Arizona Dept of Education Promotes Sex and Gender Chat Rooms for Minors

The Arizona Department of Education has links on its website to chat rooms for LBGTQ+ minors to discuss sex and gender with adult moderators present, but parents aren’t necessarily included in the conversation. The chat room connections fulfill Superintendent Kathy Hoffman’s 2018 campaign promises.

Students are directed to two separate websites: Q Chat Space and Gender Spectrum. Both organizations rely on adults to access their chat rooms, but neither verifies the age of those joining chats other than asking for a birth date.

Q Chat Space collaborators and partnerships are diverse, to say the least: CenterLink, PFLAG, Planned Parenthood, Smyal, and Hetrick-Martin Institute, to name a few. Their chats are open to minors beginning at age 13. Gender Spectrum boasts a similar list starting with Pearson, CenterLink, Planned Parenthood and the Biden Foundation. There’s a broader range of age requirements on Gender Spectrum – starting at age 10 to adults, such as parents or family members of LBGTQ+ youth.

CNN also drew attention to Gender Spectrum. Jenna Redmond, Gender Spectrum’s director of online programming, told CNN how these chat rooms allow children to focus on their gender identity “without the social pressures.”

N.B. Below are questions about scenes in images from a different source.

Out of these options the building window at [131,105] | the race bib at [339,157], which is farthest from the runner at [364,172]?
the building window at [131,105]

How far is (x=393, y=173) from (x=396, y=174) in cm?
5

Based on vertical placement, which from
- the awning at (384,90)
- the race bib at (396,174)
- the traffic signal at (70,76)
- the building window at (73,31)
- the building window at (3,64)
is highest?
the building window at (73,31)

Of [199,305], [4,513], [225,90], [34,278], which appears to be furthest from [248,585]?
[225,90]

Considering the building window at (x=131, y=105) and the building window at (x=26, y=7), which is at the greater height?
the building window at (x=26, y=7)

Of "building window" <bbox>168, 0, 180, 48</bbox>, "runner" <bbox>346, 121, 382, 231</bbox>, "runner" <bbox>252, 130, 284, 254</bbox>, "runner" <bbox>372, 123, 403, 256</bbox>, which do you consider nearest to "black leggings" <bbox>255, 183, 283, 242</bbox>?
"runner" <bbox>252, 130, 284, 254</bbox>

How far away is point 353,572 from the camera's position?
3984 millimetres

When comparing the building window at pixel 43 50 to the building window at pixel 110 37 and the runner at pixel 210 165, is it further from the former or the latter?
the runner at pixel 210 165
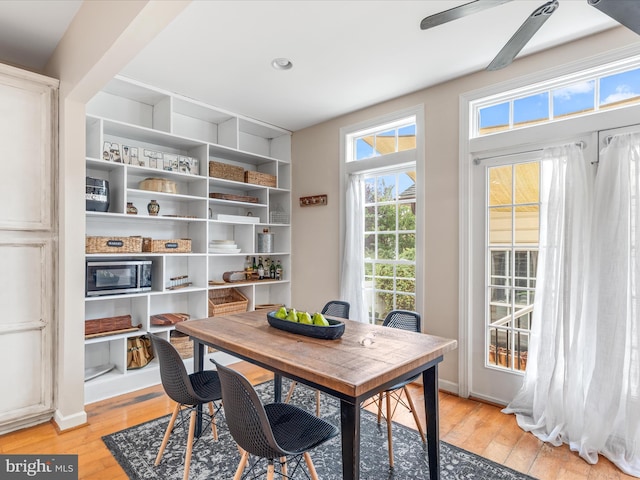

“Taking away these layers of anxiety and trauma that many youth experience in their school settings is allowing a spaciousness,” stated Redmond. “They finally have some room to just exist and be a kid.”

The New York Post reported in October 2021 that Gender Spectrum’s focus is on teaching gender is non-binary, the creation of distrust and undermining of parents.

The Libs of Tic Tok have promoted the Arizona Department of Education’s controversial resources and noted the “quick escape” feature in the Q Chat Space “in case kids want to hide it from their parents.”